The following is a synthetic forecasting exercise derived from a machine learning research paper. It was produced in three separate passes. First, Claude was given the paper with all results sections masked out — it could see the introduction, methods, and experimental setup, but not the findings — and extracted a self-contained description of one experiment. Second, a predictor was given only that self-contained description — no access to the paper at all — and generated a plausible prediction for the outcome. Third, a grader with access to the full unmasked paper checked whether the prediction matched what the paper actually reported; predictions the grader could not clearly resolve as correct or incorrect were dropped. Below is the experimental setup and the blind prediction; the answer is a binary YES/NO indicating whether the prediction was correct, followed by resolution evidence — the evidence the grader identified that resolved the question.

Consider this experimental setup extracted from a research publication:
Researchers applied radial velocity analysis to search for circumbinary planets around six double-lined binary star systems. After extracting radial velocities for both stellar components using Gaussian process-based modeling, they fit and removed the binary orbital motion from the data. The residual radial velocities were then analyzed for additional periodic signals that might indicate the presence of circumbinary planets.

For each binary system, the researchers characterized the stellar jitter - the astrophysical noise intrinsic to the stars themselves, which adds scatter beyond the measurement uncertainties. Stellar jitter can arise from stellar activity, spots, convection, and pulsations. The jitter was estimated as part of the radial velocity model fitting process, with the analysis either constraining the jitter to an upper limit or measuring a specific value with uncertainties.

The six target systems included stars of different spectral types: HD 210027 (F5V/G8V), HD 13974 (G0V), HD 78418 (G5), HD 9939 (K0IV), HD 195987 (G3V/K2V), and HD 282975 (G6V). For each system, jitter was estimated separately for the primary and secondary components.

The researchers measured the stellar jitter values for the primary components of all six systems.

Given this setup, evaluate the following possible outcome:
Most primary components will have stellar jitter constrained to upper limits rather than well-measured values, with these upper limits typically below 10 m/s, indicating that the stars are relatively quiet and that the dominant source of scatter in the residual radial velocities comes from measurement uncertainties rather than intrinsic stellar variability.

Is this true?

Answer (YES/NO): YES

++++++

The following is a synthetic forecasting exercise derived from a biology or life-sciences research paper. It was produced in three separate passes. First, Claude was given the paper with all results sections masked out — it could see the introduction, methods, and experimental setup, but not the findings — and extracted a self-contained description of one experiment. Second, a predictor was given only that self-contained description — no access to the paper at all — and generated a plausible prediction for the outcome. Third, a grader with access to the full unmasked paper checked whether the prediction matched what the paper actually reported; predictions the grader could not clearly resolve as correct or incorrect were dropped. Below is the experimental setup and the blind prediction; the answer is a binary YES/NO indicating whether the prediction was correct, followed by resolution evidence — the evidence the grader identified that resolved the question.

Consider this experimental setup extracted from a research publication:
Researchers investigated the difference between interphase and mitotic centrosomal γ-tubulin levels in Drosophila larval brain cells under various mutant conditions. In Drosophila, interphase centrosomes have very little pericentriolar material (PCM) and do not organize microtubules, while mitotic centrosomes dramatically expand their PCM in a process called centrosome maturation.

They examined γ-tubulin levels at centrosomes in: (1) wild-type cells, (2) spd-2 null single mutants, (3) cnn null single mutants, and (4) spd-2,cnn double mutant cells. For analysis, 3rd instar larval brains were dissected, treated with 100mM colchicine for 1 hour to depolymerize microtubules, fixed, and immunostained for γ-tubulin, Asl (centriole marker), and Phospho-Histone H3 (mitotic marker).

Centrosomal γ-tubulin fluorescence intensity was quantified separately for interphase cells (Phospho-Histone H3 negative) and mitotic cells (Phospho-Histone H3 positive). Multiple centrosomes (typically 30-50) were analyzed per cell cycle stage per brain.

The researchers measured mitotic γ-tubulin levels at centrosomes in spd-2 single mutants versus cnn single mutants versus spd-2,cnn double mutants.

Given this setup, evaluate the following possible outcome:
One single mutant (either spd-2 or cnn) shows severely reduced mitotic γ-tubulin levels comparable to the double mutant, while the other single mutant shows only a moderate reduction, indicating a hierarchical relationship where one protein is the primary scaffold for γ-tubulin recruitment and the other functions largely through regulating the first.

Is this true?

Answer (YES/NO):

++++++

GOAL OF THE EXERCISE: Set down, exactly as they appear above, all lines from the one that has "Most primary components" down to the one that has "Answer (YES/NO): YES", including those two and no others.

EXERCISE RESPONSE:
Most primary components will have stellar jitter constrained to upper limits rather than well-measured values, with these upper limits typically below 10 m/s, indicating that the stars are relatively quiet and that the dominant source of scatter in the residual radial velocities comes from measurement uncertainties rather than intrinsic stellar variability.

Is this true?

Answer (YES/NO): YES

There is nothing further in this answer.